Noun

(*plural* Boolean lattices)

- (algebra) The lattice corresponding to a Boolean algebra.
*A Boolean lattice always has 2*^{n}elements for some cardinal number 'n', and if two Boolean lattices have the same size, then they are isomorphic. A Boolean lattice can be defined "inductively" as follows: the base case could be the "degenerate" Boolean lattice consisting of just one element. This element is less than or equal to itself, which reflects the first "law of thought". Inductive step: given the structure of a 2^{n}-element Boolean lattice, make an exact and separate duplicate of it, which preserves the order relation isomorphically. Then connect the two lattices as follows: choose one as the "bottom" and one as the "top", then draw an arrow connecting each element of the "bottom" lattice to its corresponding element of the "top" lattice. The result is the 2^{n+1}-element Boolean lattice (unique up to order-isomorphism).

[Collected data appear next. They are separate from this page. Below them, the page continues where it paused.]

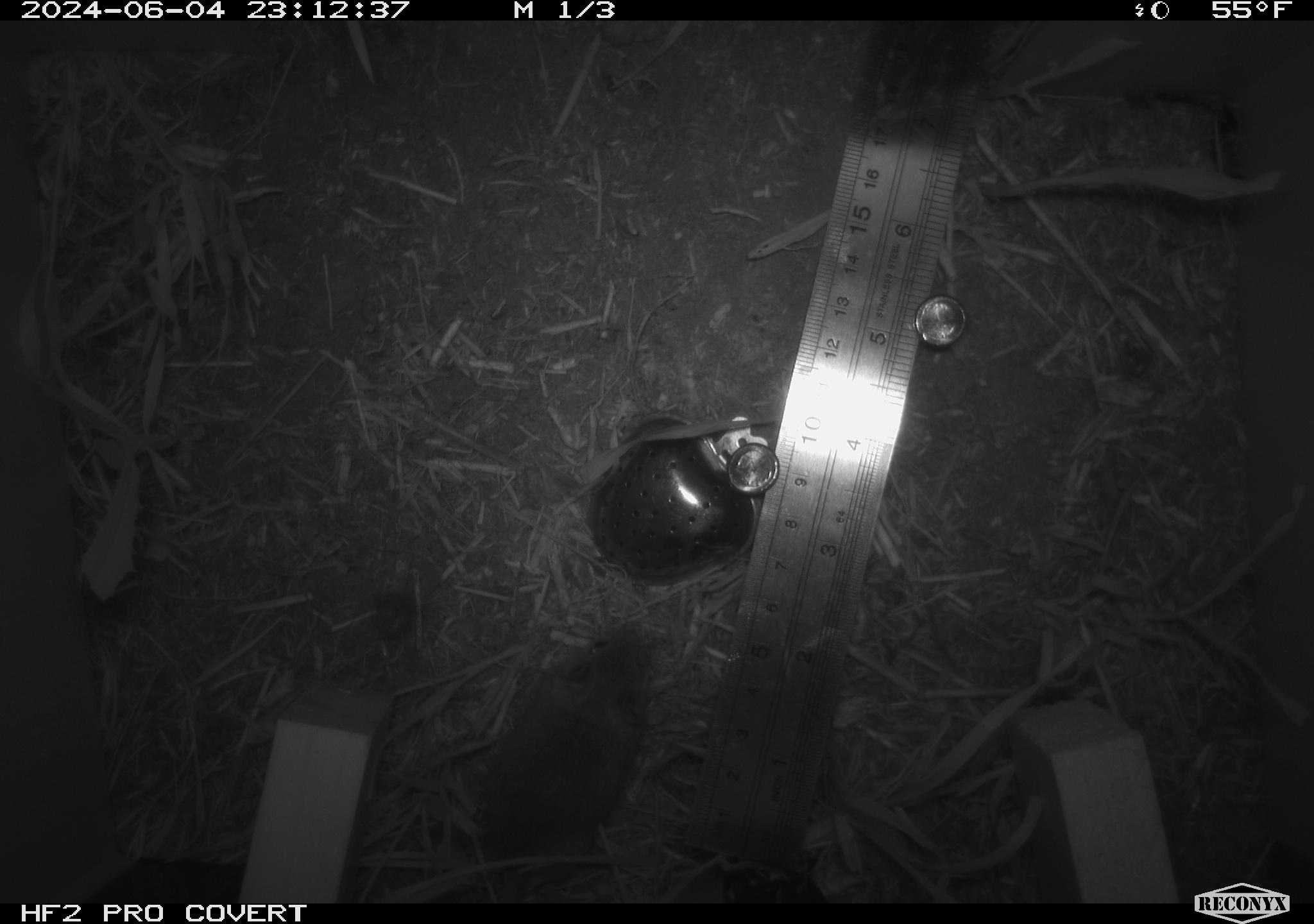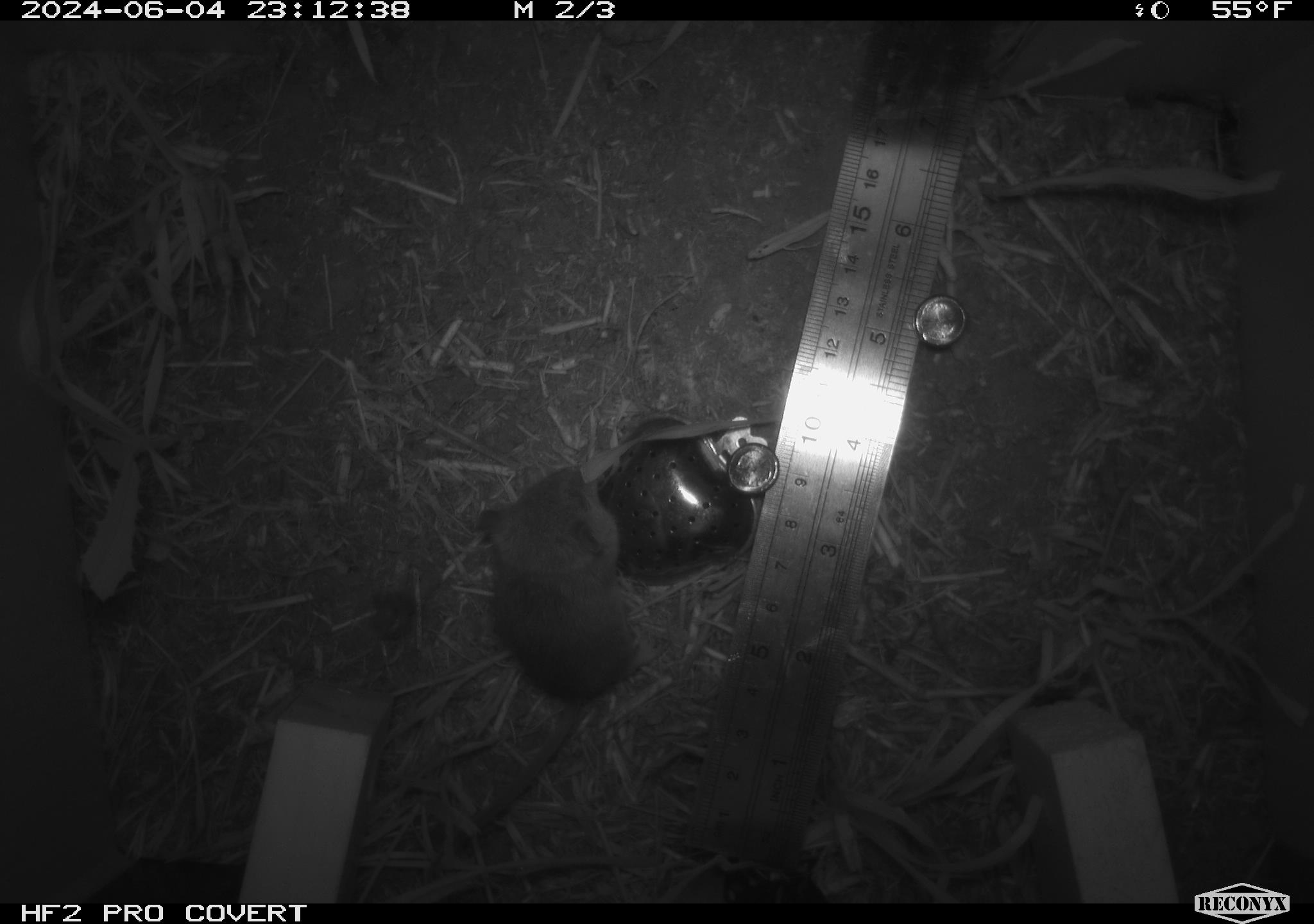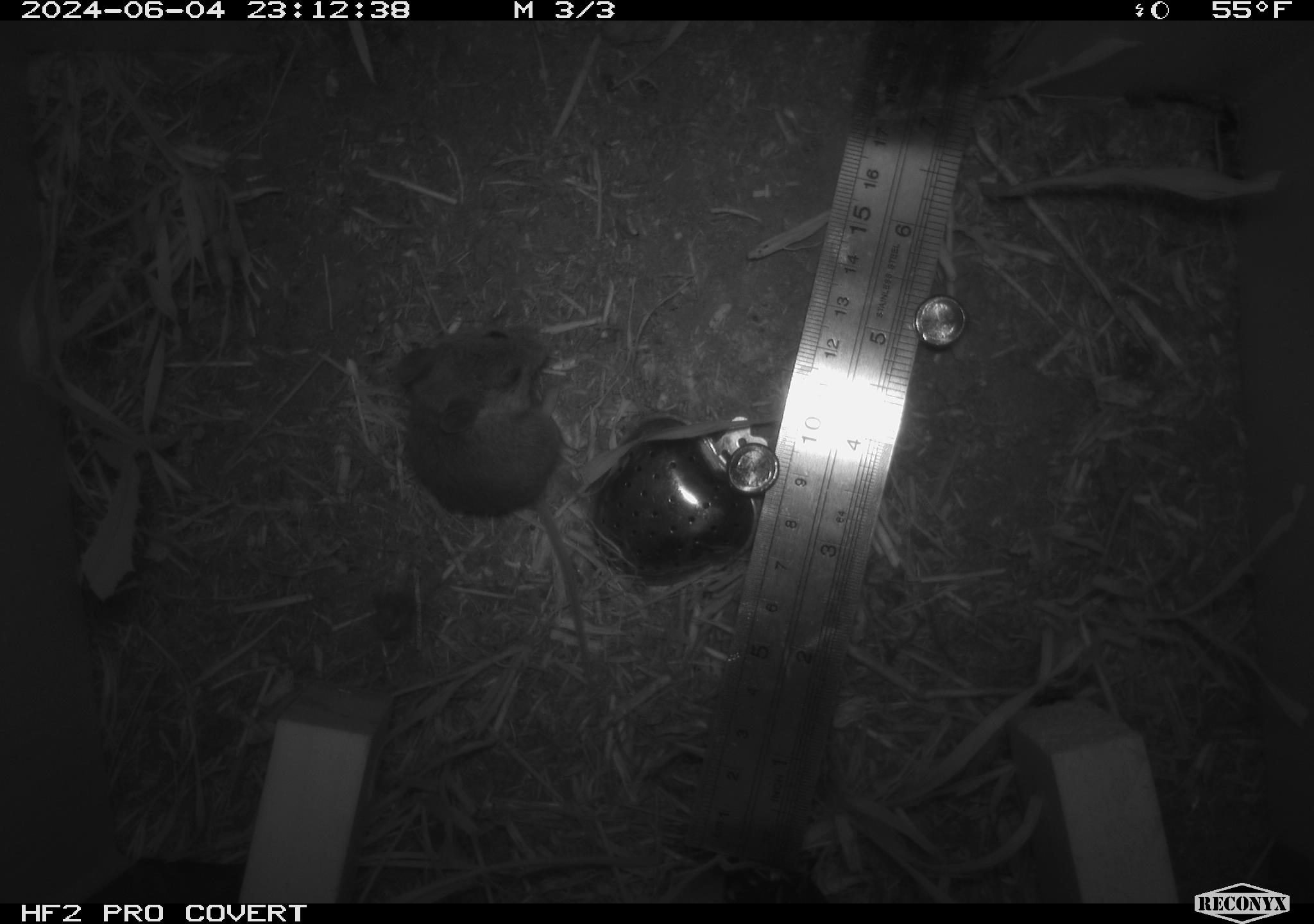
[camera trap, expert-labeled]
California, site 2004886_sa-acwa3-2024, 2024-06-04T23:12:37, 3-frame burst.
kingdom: Animalia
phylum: Chordata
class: Mammalia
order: Rodentia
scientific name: Rodentia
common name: mouse species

The 0 of the bottom lattice becomes the new 0, and the 1 of the top lattice becomes the new 1. Note that the 4-element (Boolean) lattice is a square, the 8-element lattice is a cube, the 16-element lattice is a tesseract, and higher-order lattices are higher-dimensional hypercubes in general, with the 0 and 1 always diagonally opposite, i.e., at the highest possible Hamming/taxicab distance from each other (equal to 'n' for an n-dimensional hypercube) and the edges directed so as to connect the vertex closer to 0 to the vertex further away from 0 (in terms of Hamming/taxicab distance).